本文
DeNAが獲得、世界一カブス在籍のパットンは外野も守れる?「新しく学ぶことは常にある。日本が楽しみ」
11月23日、横浜DeNAベイスターズは今季までのワールドチャンピオンに輝いたシカゴ・カブスに在籍していたスペンサー・パットンの獲得を発表した。
2016/12/01
武器はスライダー
11月23日、横浜DeNAベイスターズはスペンサー・パットンの獲得を発表した。それに先立って報じたスポーツ紙が「世界一カブス」と見出しに記したとおり、パットンは2016年にカブスで投げた。
ポストシーズンのロースターには入れなかったが、パットンはレギュラーシーズン中にAAAから5度昇格し、16登板で21回1/3を投げ、1勝1敗1ホールド、防御率5.48を記録した。一方、AAAでは35登板して36回を投げ、1勝0敗11セーブ、防御率0.75の成績を残した。セーブ失敗は1度しかなかった。
メジャーとAAAの防御率には極端な差がある。ただ、奪三振率に関しては、AAAの14.75ほどではないとはいえ、メジャーでも9.28と悪くなかった。ロイヤルズとレンジャーズに在籍した前年までを含めると、マイナー通算(2011~16年)の奪三振率は12.51、メジャー通算(2014~16年)は9.55だ。
パットンは速球とスライダーを主体とし、チェンジアップを時折交える。『ファングラフス』に掲載されているPITCHf/xのデータによると、2016年のメジャーでの投球割合は、フォーシームが57.2%、ツーシームが7.4%、スライダーが29.7%、チェンジアップが5.6%だった。
フォーシームの平均球速は92.3マイルで、最速でも94.6マイルとそれほど速くない。パットンの最大の武器はスライダーだ。打者がスイングした時のコンタクト率は、フォーシーム、ツーシーム、チェンジアップの各77%以上に対し、スライダーは10%以上も低い66.7%だった。言い換えれば、スライダーは空振り率33.3%を記録した。
ナリーグで救援20イニング以上を投げ、スライダーが投球の25%以上を占めた投手は64人いた。そのなかで、パットンのスライダー空振り率は、真ん中より少し上の30~32位(同率3人)に位置する。突出してはいないものの、スライダーはメジャーで通用するレベルと言えよう。
パットンがメジャーに定着できなかった理由の一つは、制球難だ。2016年にボールと判定されたスライダーは34.5%だったが、他の球種はどれも40%を超えた。その結果、与四球率は5.91に達した。2者続けて歩かせたことも2度あり、うち1度は押し出しで失点した。
AAAの与四球率3.75もそれほど良くはないが、これ以下にとどめられれば、日本で好成績を残すことは可能だろう。来シーズンは29歳の働き盛りだ。監督と英語で話せることも、プラス材料に挙げられる。パットンはツイッターに「新しく学ぶことは常にある。日本でプレーするだけでなく、成長するため、この機会を楽しみにしている。もうすぐ行くからヨコハマ!」と書いている。

次の課題
1. 本文の「突出してはいないものの、スライダーはメジャーで通用するレベルと言えよう。」という一文を英語に訳してください。
2. 本文によると、2016年のメジャーでパットンが投げたフォーシームの平均球速は何マイルでしたか。
3. 本文の「ポストシーズンのロースターに」から「ち1度は押し出しで失点した。」までを、一字一句違えずに書き写してください。
記録は本文の内容とは関係がありません。

保存済みデータ項目:
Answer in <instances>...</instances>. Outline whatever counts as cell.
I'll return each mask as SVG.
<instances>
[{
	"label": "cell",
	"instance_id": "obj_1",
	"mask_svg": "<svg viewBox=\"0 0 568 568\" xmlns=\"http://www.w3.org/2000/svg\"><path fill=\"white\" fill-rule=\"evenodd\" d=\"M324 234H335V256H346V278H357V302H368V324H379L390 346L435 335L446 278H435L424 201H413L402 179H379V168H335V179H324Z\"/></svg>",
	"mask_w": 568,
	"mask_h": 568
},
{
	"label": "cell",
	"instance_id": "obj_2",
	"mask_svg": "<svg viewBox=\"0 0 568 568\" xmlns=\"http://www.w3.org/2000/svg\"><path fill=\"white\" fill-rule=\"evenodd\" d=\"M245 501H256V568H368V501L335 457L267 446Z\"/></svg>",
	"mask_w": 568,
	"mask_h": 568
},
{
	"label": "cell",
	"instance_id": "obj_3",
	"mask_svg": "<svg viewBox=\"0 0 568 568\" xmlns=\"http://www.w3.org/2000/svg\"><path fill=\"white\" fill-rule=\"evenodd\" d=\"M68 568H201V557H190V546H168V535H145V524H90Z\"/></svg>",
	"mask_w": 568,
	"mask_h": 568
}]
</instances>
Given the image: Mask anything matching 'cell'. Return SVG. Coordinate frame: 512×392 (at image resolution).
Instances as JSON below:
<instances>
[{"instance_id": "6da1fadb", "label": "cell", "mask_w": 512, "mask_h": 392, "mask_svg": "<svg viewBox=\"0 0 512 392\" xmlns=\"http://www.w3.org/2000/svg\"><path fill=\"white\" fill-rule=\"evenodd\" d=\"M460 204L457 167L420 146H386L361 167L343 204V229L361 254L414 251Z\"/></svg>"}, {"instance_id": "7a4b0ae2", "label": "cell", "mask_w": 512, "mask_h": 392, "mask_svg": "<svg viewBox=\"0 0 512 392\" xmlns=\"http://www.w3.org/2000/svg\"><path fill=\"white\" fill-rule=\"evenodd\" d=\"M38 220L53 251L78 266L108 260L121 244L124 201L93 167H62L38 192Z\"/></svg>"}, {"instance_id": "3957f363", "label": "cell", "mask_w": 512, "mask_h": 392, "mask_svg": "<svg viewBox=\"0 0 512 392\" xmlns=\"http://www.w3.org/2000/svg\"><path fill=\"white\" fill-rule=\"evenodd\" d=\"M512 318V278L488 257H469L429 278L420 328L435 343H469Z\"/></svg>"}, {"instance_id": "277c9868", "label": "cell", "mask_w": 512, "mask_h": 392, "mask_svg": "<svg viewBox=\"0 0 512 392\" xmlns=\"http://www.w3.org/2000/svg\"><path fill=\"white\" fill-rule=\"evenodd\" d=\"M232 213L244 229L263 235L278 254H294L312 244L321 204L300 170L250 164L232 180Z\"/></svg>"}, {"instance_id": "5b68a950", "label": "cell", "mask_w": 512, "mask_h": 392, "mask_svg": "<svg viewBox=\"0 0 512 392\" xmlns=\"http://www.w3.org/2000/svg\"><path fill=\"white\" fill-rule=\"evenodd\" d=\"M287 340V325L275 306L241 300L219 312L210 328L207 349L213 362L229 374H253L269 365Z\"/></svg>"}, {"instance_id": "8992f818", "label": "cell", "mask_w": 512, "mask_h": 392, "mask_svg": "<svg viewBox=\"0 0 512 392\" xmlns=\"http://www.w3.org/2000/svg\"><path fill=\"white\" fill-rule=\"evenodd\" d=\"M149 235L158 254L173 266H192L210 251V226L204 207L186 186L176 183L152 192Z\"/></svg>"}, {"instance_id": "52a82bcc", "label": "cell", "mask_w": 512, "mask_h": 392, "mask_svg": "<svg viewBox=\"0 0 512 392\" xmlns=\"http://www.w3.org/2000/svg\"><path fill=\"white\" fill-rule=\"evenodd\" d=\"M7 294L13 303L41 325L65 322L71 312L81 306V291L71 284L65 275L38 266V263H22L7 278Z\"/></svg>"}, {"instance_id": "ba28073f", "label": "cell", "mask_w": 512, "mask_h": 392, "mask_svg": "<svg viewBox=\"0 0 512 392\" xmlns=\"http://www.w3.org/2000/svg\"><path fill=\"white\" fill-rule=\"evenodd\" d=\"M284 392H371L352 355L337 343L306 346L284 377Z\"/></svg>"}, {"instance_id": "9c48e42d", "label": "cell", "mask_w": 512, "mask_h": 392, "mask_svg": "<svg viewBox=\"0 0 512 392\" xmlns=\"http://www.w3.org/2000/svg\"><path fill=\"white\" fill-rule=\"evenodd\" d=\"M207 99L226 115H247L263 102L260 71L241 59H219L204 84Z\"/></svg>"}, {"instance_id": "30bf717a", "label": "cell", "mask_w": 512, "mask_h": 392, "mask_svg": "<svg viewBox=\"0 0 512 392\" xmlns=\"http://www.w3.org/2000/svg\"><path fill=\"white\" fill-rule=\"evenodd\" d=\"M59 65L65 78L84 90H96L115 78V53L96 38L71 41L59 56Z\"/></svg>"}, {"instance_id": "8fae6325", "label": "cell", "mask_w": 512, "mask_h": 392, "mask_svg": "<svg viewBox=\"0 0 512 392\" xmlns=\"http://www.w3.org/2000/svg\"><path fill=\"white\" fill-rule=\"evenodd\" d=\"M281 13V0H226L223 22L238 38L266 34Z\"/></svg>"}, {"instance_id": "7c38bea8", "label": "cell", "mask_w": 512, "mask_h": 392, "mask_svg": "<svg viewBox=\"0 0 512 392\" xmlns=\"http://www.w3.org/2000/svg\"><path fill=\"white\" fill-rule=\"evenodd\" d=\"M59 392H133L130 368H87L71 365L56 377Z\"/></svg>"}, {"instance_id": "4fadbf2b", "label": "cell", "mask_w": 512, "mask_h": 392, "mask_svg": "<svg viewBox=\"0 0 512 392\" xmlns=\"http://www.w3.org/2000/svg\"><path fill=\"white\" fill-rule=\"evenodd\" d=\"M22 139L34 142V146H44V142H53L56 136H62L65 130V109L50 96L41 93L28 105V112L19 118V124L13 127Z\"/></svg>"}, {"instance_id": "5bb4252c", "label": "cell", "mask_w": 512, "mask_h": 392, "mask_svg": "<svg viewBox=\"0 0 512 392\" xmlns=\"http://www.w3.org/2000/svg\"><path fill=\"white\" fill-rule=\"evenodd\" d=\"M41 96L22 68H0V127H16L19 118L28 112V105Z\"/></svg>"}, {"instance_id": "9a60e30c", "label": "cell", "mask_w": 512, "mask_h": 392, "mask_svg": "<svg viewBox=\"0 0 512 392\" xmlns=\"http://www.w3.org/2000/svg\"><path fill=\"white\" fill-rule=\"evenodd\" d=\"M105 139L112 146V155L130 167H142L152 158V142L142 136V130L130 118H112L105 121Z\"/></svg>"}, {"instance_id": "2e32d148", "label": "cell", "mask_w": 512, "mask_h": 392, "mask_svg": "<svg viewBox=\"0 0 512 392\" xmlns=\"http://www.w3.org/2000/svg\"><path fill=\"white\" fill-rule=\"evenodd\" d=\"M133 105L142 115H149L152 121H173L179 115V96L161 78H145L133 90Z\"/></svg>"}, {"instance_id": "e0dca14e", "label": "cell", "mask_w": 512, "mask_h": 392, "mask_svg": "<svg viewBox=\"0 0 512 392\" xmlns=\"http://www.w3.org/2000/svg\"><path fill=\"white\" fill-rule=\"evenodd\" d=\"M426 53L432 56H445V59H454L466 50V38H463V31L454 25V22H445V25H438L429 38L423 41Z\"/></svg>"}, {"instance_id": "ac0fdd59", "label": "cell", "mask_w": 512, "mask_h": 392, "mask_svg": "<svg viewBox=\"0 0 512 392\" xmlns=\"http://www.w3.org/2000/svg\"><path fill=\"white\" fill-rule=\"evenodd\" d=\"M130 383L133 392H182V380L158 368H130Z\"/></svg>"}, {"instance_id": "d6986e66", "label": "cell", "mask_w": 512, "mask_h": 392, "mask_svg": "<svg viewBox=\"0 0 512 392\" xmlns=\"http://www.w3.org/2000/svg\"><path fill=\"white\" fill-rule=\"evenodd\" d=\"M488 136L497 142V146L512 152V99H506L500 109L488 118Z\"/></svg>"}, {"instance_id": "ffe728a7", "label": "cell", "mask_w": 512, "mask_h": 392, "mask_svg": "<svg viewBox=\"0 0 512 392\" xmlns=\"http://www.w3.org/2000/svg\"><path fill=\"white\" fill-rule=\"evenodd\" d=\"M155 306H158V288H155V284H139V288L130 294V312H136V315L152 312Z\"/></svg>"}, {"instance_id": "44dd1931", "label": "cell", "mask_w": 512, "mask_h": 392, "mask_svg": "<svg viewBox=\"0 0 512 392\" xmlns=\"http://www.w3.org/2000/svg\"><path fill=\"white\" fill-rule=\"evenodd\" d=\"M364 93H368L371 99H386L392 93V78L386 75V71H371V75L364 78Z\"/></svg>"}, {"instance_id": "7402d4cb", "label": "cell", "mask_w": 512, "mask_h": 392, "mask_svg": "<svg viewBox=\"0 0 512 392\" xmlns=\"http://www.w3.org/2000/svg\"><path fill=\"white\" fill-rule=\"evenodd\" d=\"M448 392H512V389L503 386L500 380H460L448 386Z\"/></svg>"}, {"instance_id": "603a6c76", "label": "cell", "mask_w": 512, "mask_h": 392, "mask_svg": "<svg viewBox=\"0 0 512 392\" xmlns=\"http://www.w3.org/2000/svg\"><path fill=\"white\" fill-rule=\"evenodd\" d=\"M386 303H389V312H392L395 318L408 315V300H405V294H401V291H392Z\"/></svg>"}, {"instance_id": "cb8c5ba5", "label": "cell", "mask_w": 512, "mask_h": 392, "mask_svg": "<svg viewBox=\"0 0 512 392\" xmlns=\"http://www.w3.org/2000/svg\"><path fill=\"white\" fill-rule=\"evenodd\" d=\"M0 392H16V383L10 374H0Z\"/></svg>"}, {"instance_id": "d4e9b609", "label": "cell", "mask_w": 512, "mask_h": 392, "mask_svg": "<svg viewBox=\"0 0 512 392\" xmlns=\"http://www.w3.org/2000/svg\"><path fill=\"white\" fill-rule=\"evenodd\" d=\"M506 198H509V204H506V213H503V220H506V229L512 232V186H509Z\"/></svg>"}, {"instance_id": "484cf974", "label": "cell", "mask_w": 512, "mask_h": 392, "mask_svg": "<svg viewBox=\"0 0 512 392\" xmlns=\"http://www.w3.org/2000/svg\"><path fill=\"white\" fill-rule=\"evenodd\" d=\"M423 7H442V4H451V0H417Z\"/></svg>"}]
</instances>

解答
1. Although it does not stand out, the slider can be said to be at a level that holds up in the major leagues.

2. 平均球速は92.3マイルでした。

3.
ポストシーズンのロースターには入れなかったが、パットンはレギュラーシーズン中にAAAから5度昇格し、16登板で21回1/3を投げ、1勝1敗1ホールド、防御率5.48を記録した。一方、AAAでは35登板して36回を投げ、1勝0敗11セーブ、防御率0.75の成績を残した。セーブ失敗は1度しかなかった。
メジャーとAAAの防御率には極端な差がある。ただ、奪三振率に関しては、AAAの14.75ほどではないとはいえ、メジャーでも9.28と悪くなかった。ロイヤルズとレンジャーズに在籍した前年までを含めると、マイナー通算(2011~16年)の奪三振率は12.51、メジャー通算(2014~16年)は9.55だ。
パットンは速球とスライダーを主体とし、チェンジアップを時折交える。『ファングラフス』に掲載されているPITCHf/xのデータによると、2016年のメジャーでの投球割合は、フォーシームが57.2%、ツーシームが7.4%、スライダーが29.7%、チェンジアップが5.6%だった。
フォーシームの平均球速は92.3マイルで、最速でも94.6マイルとそれほど速くない。パットンの最大の武器はスライダーだ。打者がスイングした時のコンタクト率は、フォーシーム、ツーシーム、チェンジアップの各77%以上に対し、スライダーは10%以上も低い66.7%だった。言い換えれば、スライダーは空振り率33.3%を記録した。
ナリーグで救援20イニング以上を投げ、スライダーが投球の25%以上を占めた投手は64人いた。そのなかで、パットンのスライダー空振り率は、真ん中より少し上の30~32位(同率3人)に位置する。突出してはいないものの、スライダーはメジャーで通用するレベルと言えよう。
パットンがメジャーに定着できなかった理由の一つは、制球難だ。2016年にボールと判定されたスライダーは34.5%だったが、他の球種はどれも40%を超えた。その結果、与四球率は5.91に達した。2者続けて歩かせたことも2度あり、うち1度は押し出しで失点した。